→ **EXERCISE DIRECTIONS**
Your task is to restate the data word for word.

→ **INFORMATION PROVIDED**
## START

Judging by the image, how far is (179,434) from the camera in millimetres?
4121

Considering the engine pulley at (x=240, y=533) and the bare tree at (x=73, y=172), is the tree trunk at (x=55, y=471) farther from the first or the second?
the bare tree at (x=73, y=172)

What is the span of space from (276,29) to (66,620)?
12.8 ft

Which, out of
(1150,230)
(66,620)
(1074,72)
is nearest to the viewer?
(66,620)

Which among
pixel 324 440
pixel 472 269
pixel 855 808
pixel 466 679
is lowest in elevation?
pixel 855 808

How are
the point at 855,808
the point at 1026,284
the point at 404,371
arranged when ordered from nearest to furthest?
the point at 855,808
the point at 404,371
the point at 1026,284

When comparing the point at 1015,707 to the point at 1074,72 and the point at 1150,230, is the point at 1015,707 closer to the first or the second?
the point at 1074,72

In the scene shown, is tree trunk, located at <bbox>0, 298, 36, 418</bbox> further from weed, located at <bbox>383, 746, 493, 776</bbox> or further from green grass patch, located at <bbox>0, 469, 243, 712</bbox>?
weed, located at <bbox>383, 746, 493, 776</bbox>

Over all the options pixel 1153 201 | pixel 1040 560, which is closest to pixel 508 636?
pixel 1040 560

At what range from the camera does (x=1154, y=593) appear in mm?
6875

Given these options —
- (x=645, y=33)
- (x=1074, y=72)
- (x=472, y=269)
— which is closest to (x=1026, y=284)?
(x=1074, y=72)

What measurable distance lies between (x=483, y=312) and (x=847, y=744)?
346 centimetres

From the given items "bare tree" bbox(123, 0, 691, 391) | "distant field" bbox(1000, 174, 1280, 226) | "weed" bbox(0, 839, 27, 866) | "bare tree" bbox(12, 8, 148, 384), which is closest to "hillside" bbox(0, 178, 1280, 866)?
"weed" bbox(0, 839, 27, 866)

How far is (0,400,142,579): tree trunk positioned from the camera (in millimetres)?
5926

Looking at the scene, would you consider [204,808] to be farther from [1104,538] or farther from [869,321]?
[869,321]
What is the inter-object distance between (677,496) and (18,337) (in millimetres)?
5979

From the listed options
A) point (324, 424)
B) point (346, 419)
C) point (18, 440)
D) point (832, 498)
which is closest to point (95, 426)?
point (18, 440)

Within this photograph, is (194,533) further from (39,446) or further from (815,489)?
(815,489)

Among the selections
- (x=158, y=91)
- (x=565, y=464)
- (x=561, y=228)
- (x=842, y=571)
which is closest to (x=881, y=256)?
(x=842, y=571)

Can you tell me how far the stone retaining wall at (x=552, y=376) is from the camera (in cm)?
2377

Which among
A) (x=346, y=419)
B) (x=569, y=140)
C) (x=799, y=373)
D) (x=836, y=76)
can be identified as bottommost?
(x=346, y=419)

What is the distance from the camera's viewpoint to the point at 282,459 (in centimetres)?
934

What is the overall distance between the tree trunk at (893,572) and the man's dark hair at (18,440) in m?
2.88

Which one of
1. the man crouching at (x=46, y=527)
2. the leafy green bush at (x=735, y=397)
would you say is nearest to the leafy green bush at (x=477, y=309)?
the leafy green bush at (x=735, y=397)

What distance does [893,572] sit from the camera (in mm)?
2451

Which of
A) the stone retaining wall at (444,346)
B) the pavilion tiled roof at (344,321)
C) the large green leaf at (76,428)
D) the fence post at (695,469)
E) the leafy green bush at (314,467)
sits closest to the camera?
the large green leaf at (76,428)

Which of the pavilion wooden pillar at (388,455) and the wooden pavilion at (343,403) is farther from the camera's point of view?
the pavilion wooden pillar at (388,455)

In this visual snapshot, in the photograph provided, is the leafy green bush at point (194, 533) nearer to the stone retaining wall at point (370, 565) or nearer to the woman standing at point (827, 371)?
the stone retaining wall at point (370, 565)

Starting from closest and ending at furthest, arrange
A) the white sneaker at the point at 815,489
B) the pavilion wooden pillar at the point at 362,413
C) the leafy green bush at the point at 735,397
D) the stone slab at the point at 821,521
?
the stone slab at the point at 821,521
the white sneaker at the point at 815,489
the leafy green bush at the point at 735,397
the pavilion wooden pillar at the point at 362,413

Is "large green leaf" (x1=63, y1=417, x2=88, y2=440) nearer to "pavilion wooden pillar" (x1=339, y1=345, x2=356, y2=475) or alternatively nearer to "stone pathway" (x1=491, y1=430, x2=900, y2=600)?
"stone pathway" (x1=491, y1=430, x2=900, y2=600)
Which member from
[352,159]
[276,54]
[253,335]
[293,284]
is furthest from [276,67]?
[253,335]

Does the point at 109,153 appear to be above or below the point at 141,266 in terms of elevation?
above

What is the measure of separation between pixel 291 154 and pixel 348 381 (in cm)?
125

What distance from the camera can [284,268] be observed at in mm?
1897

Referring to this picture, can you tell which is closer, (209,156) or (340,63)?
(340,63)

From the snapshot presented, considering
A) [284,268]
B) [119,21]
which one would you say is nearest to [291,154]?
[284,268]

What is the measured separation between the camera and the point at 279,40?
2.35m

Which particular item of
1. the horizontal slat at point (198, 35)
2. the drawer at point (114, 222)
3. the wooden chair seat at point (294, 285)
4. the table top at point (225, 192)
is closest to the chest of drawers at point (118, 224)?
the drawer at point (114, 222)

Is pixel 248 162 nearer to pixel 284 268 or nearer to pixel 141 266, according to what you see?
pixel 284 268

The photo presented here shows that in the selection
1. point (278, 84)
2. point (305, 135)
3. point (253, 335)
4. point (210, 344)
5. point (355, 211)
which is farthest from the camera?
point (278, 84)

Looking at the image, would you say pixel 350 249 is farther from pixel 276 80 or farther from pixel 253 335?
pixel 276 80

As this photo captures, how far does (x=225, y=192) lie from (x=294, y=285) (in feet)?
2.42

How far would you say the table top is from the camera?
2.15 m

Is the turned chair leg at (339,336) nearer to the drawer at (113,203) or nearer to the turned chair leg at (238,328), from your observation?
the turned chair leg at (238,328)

## END

→ **PROBLEM SOLUTION**
Judging by the image, how far is (179,434) from the camera in millimetres?
4121

Considering the engine pulley at (x=240, y=533) and the bare tree at (x=73, y=172), is the tree trunk at (x=55, y=471) farther from the first or the second?
the bare tree at (x=73, y=172)

What is the span of space from (276,29) to (66,620)?
12.8 ft

Which, out of
(1150,230)
(66,620)
(1074,72)
is nearest to the viewer?
(66,620)

Which among
pixel 324 440
pixel 472 269
pixel 855 808
pixel 466 679
is lowest in elevation?
pixel 855 808

How are
the point at 855,808
the point at 1026,284
the point at 404,371
arranged when ordered from nearest to furthest?
the point at 855,808
the point at 404,371
the point at 1026,284

When comparing the point at 1015,707 to the point at 1074,72 and the point at 1150,230, is the point at 1015,707 closer to the first or the second?
the point at 1074,72

In the scene shown, is tree trunk, located at <bbox>0, 298, 36, 418</bbox> further from weed, located at <bbox>383, 746, 493, 776</bbox> or further from green grass patch, located at <bbox>0, 469, 243, 712</bbox>?
weed, located at <bbox>383, 746, 493, 776</bbox>

Over all the options pixel 1153 201 | pixel 1040 560, which is closest to pixel 508 636?
pixel 1040 560

At what range from the camera does (x=1154, y=593) appear in mm?
6875

Given these options —
- (x=645, y=33)
- (x=1074, y=72)
- (x=472, y=269)
— which is closest to (x=1026, y=284)?
(x=1074, y=72)

What measurable distance lies between (x=483, y=312) and (x=847, y=744)?
346 centimetres

From the given items "bare tree" bbox(123, 0, 691, 391) | "distant field" bbox(1000, 174, 1280, 226) | "weed" bbox(0, 839, 27, 866) | "bare tree" bbox(12, 8, 148, 384), which is closest to "hillside" bbox(0, 178, 1280, 866)?
"weed" bbox(0, 839, 27, 866)

How far is (0,400,142,579): tree trunk positioned from the camera (in millimetres)?
5926

Looking at the scene, would you consider [204,808] to be farther from [1104,538] or farther from [869,321]?
[869,321]
What is the inter-object distance between (677,496) and (18,337) (in millimetres)?
5979

From the listed options
A) point (324, 424)
B) point (346, 419)
C) point (18, 440)
D) point (832, 498)
which is closest to point (95, 426)?
point (18, 440)

Within this photograph, is (194,533) further from (39,446) or further from (815,489)?
(815,489)

Among the selections
- (x=158, y=91)
- (x=565, y=464)
- (x=561, y=228)
- (x=842, y=571)
which is closest to (x=881, y=256)?
(x=842, y=571)

Can you tell me how far the stone retaining wall at (x=552, y=376) is from the camera (in cm)?
2377

Which among
A) (x=346, y=419)
B) (x=569, y=140)
C) (x=799, y=373)
D) (x=836, y=76)
can be identified as bottommost?
(x=346, y=419)

What is the distance from the camera's viewpoint to the point at 282,459 (in centimetres)?
934

What is the overall distance between the tree trunk at (893,572) and the man's dark hair at (18,440) in m?
2.88

Which one of
1. the man crouching at (x=46, y=527)
2. the leafy green bush at (x=735, y=397)
would you say is nearest to the leafy green bush at (x=477, y=309)?
the leafy green bush at (x=735, y=397)

What distance does [893,572] sit from the camera (in mm)?
2451

Which of
A) the stone retaining wall at (444,346)
B) the pavilion tiled roof at (344,321)
C) the large green leaf at (76,428)
D) the fence post at (695,469)
E) the leafy green bush at (314,467)
sits closest to the camera?
the large green leaf at (76,428)

Which of the pavilion wooden pillar at (388,455) and the wooden pavilion at (343,403) is farther from the camera's point of view?
the pavilion wooden pillar at (388,455)

In this visual snapshot, in the photograph provided, is the leafy green bush at point (194, 533) nearer to the stone retaining wall at point (370, 565) or nearer to the woman standing at point (827, 371)?
the stone retaining wall at point (370, 565)

Starting from closest and ending at furthest, arrange
A) the white sneaker at the point at 815,489
B) the pavilion wooden pillar at the point at 362,413
C) the leafy green bush at the point at 735,397
D) the stone slab at the point at 821,521
?
the stone slab at the point at 821,521
the white sneaker at the point at 815,489
the leafy green bush at the point at 735,397
the pavilion wooden pillar at the point at 362,413

Is "large green leaf" (x1=63, y1=417, x2=88, y2=440) nearer to "pavilion wooden pillar" (x1=339, y1=345, x2=356, y2=475) or alternatively nearer to "stone pathway" (x1=491, y1=430, x2=900, y2=600)?
"stone pathway" (x1=491, y1=430, x2=900, y2=600)
Which member from
[352,159]
[276,54]
[253,335]
[293,284]
is furthest from [276,67]?
[253,335]

Does the point at 109,153 appear to be above or below the point at 141,266 in terms of elevation?
above

What is the measure of separation between pixel 291 154 and pixel 348 381 (in cm)?
125

What distance from the camera can [284,268] be observed at in mm?
1897

Referring to this picture, can you tell which is closer, (209,156) or (340,63)?
(340,63)

From the snapshot presented, considering
A) [284,268]
B) [119,21]
which one would you say is nearest to [291,154]?
[284,268]

What is the measured separation between the camera and the point at 279,40?
2.35m

Which particular item of
1. the horizontal slat at point (198, 35)
2. the drawer at point (114, 222)
3. the wooden chair seat at point (294, 285)
4. the table top at point (225, 192)
is closest to the chest of drawers at point (118, 224)?
the drawer at point (114, 222)

Is pixel 248 162 nearer to pixel 284 268 or nearer to pixel 141 266, according to what you see?
pixel 284 268

The photo presented here shows that in the selection
1. point (278, 84)
2. point (305, 135)
3. point (253, 335)
4. point (210, 344)
5. point (355, 211)
which is farthest from the camera?
point (278, 84)

Looking at the image, would you say pixel 350 249 is farther from pixel 276 80 or farther from pixel 253 335?
pixel 276 80

As this photo captures, how far does (x=225, y=192) lie from (x=294, y=285) (in feet)?
2.42

How far would you say the table top is from the camera?
2.15 m

Is the turned chair leg at (339,336) nearer to the drawer at (113,203) or nearer to the turned chair leg at (238,328), from your observation?
the turned chair leg at (238,328)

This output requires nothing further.